At the current AGI-12 conference, some designers have been proponents of keeping AGI's safe by bringing them up in human environments, providing them with interactions and feedback in a similar way to how we bring up human children. Obviously that approach would fail for a fully smart AGI with its own values - it would pretend to follow our values for as long as it needed, and then defect. However, some people have confidence if we started with a limited, dumb AGI, then we could successfully inculcate our values in this way (a more sophisticated position would be that though this method would likely fail, it's more likely to succeed than a top-down friendliness project!).

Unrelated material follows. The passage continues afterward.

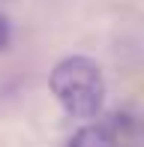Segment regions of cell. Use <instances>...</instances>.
<instances>
[{"instance_id":"7a4b0ae2","label":"cell","mask_w":144,"mask_h":147,"mask_svg":"<svg viewBox=\"0 0 144 147\" xmlns=\"http://www.w3.org/2000/svg\"><path fill=\"white\" fill-rule=\"evenodd\" d=\"M69 147H117V138L111 135L105 126L99 123H87L69 138Z\"/></svg>"},{"instance_id":"6da1fadb","label":"cell","mask_w":144,"mask_h":147,"mask_svg":"<svg viewBox=\"0 0 144 147\" xmlns=\"http://www.w3.org/2000/svg\"><path fill=\"white\" fill-rule=\"evenodd\" d=\"M48 90L60 108L75 120H90L102 111L105 102V78L90 57L72 54L54 63L48 72Z\"/></svg>"},{"instance_id":"3957f363","label":"cell","mask_w":144,"mask_h":147,"mask_svg":"<svg viewBox=\"0 0 144 147\" xmlns=\"http://www.w3.org/2000/svg\"><path fill=\"white\" fill-rule=\"evenodd\" d=\"M9 39H12V24H9V18L0 12V51L9 45Z\"/></svg>"}]
</instances>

The major criticism of this approach is that it anthropomorphises the AGI - we have a theory of children's minds, constructed by evolution, culture, and our own child-rearing experience. And then we project this on the alien mind of the AGI, assuming that if the AGI presents behaviours similar to a well-behaved child, then it will become a moral AGI. The problem is that we don't know how alien the AGI's mind will be, and if our reinforcement is actually reinforcing the right thing. Specifically, we need to be able to find some way of distinguishing between:
- An AGI being trained to be friendly.
- An AGI being trained to lie and conceal.
- An AGI that will behave completely differently once out of the training/testing/trust-building environment.

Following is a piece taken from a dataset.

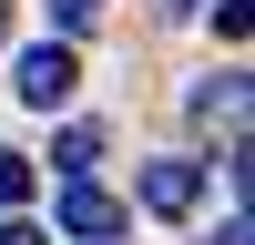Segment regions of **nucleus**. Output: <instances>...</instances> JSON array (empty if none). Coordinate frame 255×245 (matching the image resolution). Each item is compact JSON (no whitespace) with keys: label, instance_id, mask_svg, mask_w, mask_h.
Segmentation results:
<instances>
[{"label":"nucleus","instance_id":"nucleus-8","mask_svg":"<svg viewBox=\"0 0 255 245\" xmlns=\"http://www.w3.org/2000/svg\"><path fill=\"white\" fill-rule=\"evenodd\" d=\"M245 20H255L245 0H215V31H225V41H245Z\"/></svg>","mask_w":255,"mask_h":245},{"label":"nucleus","instance_id":"nucleus-4","mask_svg":"<svg viewBox=\"0 0 255 245\" xmlns=\"http://www.w3.org/2000/svg\"><path fill=\"white\" fill-rule=\"evenodd\" d=\"M51 163H61V184H92V163H102V133H92V122H72V133L51 143Z\"/></svg>","mask_w":255,"mask_h":245},{"label":"nucleus","instance_id":"nucleus-10","mask_svg":"<svg viewBox=\"0 0 255 245\" xmlns=\"http://www.w3.org/2000/svg\"><path fill=\"white\" fill-rule=\"evenodd\" d=\"M215 245H255V235H245V215H235V225H225V235H215Z\"/></svg>","mask_w":255,"mask_h":245},{"label":"nucleus","instance_id":"nucleus-5","mask_svg":"<svg viewBox=\"0 0 255 245\" xmlns=\"http://www.w3.org/2000/svg\"><path fill=\"white\" fill-rule=\"evenodd\" d=\"M194 113L235 133V122H245V72H215V82H204V92H194Z\"/></svg>","mask_w":255,"mask_h":245},{"label":"nucleus","instance_id":"nucleus-11","mask_svg":"<svg viewBox=\"0 0 255 245\" xmlns=\"http://www.w3.org/2000/svg\"><path fill=\"white\" fill-rule=\"evenodd\" d=\"M0 41H10V0H0Z\"/></svg>","mask_w":255,"mask_h":245},{"label":"nucleus","instance_id":"nucleus-6","mask_svg":"<svg viewBox=\"0 0 255 245\" xmlns=\"http://www.w3.org/2000/svg\"><path fill=\"white\" fill-rule=\"evenodd\" d=\"M10 204H31V153L0 143V215H10Z\"/></svg>","mask_w":255,"mask_h":245},{"label":"nucleus","instance_id":"nucleus-3","mask_svg":"<svg viewBox=\"0 0 255 245\" xmlns=\"http://www.w3.org/2000/svg\"><path fill=\"white\" fill-rule=\"evenodd\" d=\"M61 235H82V245L123 235V204L102 194V184H61Z\"/></svg>","mask_w":255,"mask_h":245},{"label":"nucleus","instance_id":"nucleus-2","mask_svg":"<svg viewBox=\"0 0 255 245\" xmlns=\"http://www.w3.org/2000/svg\"><path fill=\"white\" fill-rule=\"evenodd\" d=\"M194 194H204V163H184V153L143 163V204H153V215H194Z\"/></svg>","mask_w":255,"mask_h":245},{"label":"nucleus","instance_id":"nucleus-1","mask_svg":"<svg viewBox=\"0 0 255 245\" xmlns=\"http://www.w3.org/2000/svg\"><path fill=\"white\" fill-rule=\"evenodd\" d=\"M72 92H82L72 41H31V51H20V102H31V113H61Z\"/></svg>","mask_w":255,"mask_h":245},{"label":"nucleus","instance_id":"nucleus-7","mask_svg":"<svg viewBox=\"0 0 255 245\" xmlns=\"http://www.w3.org/2000/svg\"><path fill=\"white\" fill-rule=\"evenodd\" d=\"M51 20H61V31H92V20H102V0H51Z\"/></svg>","mask_w":255,"mask_h":245},{"label":"nucleus","instance_id":"nucleus-9","mask_svg":"<svg viewBox=\"0 0 255 245\" xmlns=\"http://www.w3.org/2000/svg\"><path fill=\"white\" fill-rule=\"evenodd\" d=\"M0 245H41V235H31V225H20V215H10V225H0Z\"/></svg>","mask_w":255,"mask_h":245}]
</instances>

- An AGI that forms the wrong categories and generalisations (what counts as "human" or "suffering", for instance), because it lacks human-shared implicit knowledge that was "too obvious" for us to even think of training it on.
An AGI that is not either deeply neuromorphic or possessing a well-defined and formally stable utility function sounds like... frankly one of the worst ideas I've ever heard. I'm having difficulty imagining a way you could demonstrate the safety of such a system, or trust it enough at any point to give it enough resources to learn. Considering that the fate of intelligent life in our future light cone may hang in the balance, standards of safety must obviously be very high! Intuition is, I'm sorry, simply not an acceptable criteria on which to wager at least billions, and perhaps trillions of lives. The expected utility math does not wash if you actually expect OpenCog to work.
On a more technical level, human values are broadly defined as some function over a typical human brain. There may be some (or many) optimizations possible, but not such that we can rely on them. So, for a really good model of human values, we should not expect to need less than the entropy of a human brain. In other words, nobody, whether they're Eliezer Yudkowsky with his formalist approach or you, is getting away with less than about ten petabytes of good training samples. Those working on uploads can skip this step entirely, but neuromorphic AI is likely to be fundamentally less useful.
And this assumes that every bit of evidence can be mapped directly to a bit in a typical human brain map. In reality, for a non-FOOMed AI, the mapping it likely to be many orders of magnitude less efficient. I suspect, but cannot demonstrate right now, that a formalist approach starting with a clean framework along the lines of AIXI is going to be more efficient. Quite aside from that, even assuming you can acquire enough data to train your machine reliably, then you still need it to do... something. Human values include a lot of unpleasant qualities. Simply giving it human values and then allowing it to grow to superhuman intellect is grossly unsafe. Ted Bundy had human values. If your plan is to train it on examples of only nice people, then you've got a really serious practical problem of how to track down >10 petabytes of really good data on the lives of saints. A formalist approach like CEV, for all the things that bug me about it, simply does not have that issue, because its utility function is defined as functions of the observed values of real humans.
In other words, for a system that's as alien as the architecture of OpenCog, even if we assume that the software is powerful and general enough to work (which I'm in no way convinced of), attempting to inculate it with human values is extremely difficult, dangerous, and just plan unethical.